No Brasil, 40% dos presos são provisórios e na maioria das vezes não condenados, esse quadro é fruto da falta de defensores públicos, visto que são apenas 1/3 do necessário para cobrir a demanda. Como a maioria destes não pode arcar com um advogado aguardam um longo tempo para serem julgados, por conseguinte, ocasionando a superlotação: o Brasil possui a quarta maior população carcerária do mundo. Nesse sentido, se faz necessária uma política pública para existência de mais defensores e a criação de uma emenda, delimitando um tempo para que esses presos sejam julgados.

Conforme o Art.40 do código penal impõe-se as autoridades o respeito à integridade física e moral não só dos condenados, mas também presos provisórios, ou seja, é responsabilidade do governo a inteireza do preso. Contudo, isso não ocorre, devido à superlotação são alvos de violência não obtendo garantia do seu bem estar, obrigados a filiar-se a facções criminosas para garantir sua sobrevivência. Dessa forma, aprendendo novas práticas de crime e efetuando-as ao sair. Nessa perspectiva, é perceptível a precariedade do sistema; o qual não ocorreria se houvessem investimentos de inteligência nessa área, assim, reduzindo os gastos inecessários.

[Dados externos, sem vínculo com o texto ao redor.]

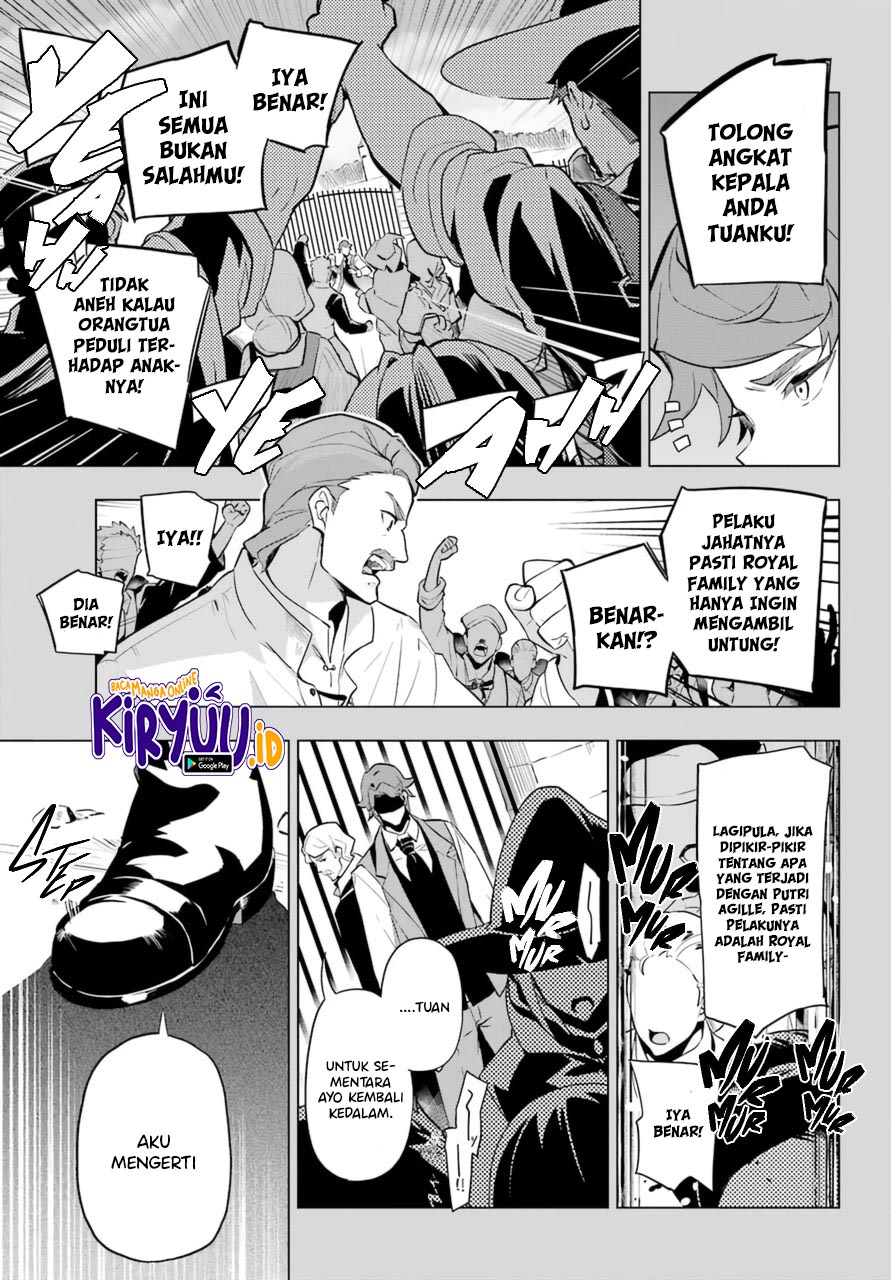Chichi wa Eiyuu, Haha wa Seirei, Musume no Watashi wa Tenseisha. Chap 36 - Next Chap 37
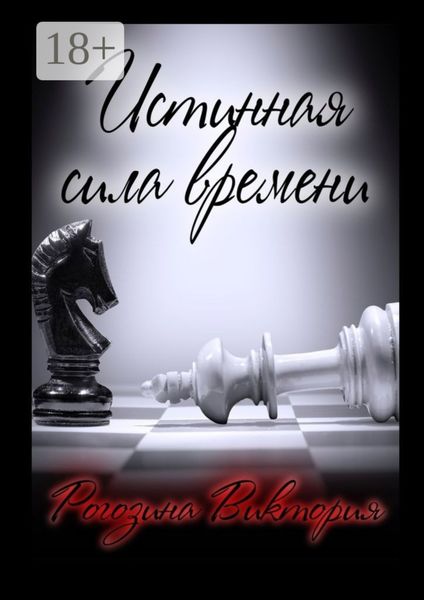Истинная сила времени
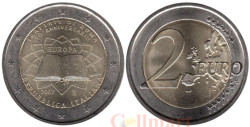 Италия. 2 евро 2007 год. 50 лет подписания Римского договора.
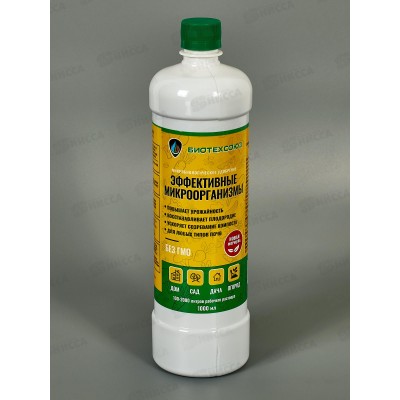 Эффективные Микрооганизмы 1,0л *20 Эффективные Микрооганизмы 1,0л *20
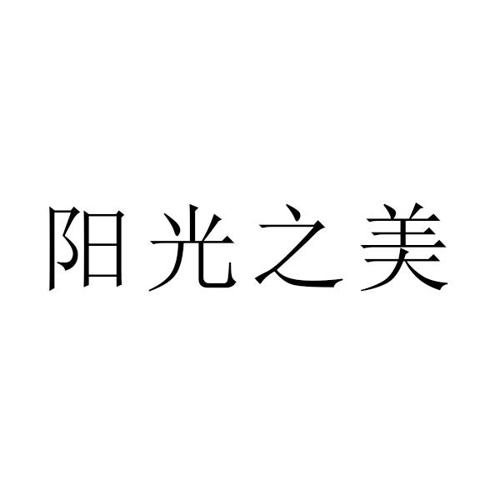 阳光之美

Diante disso, o sistema carcerário não consegue cumprir seu real objetivo - ressocialização dos detentos-. Portanto, medidas são necessárias para combater o impasse, cabe ao Governo junto do Ministério público aplicar penas alternativas com intuito de evitar o contato de criminosos de baixa periculosidade com facções criminosas. O aumento de opções de estudo e trabalho por meio de associações como a APAC objetivando oferecer um futuro fora da criminalidade para quem sabe, assim, haver ressocialização.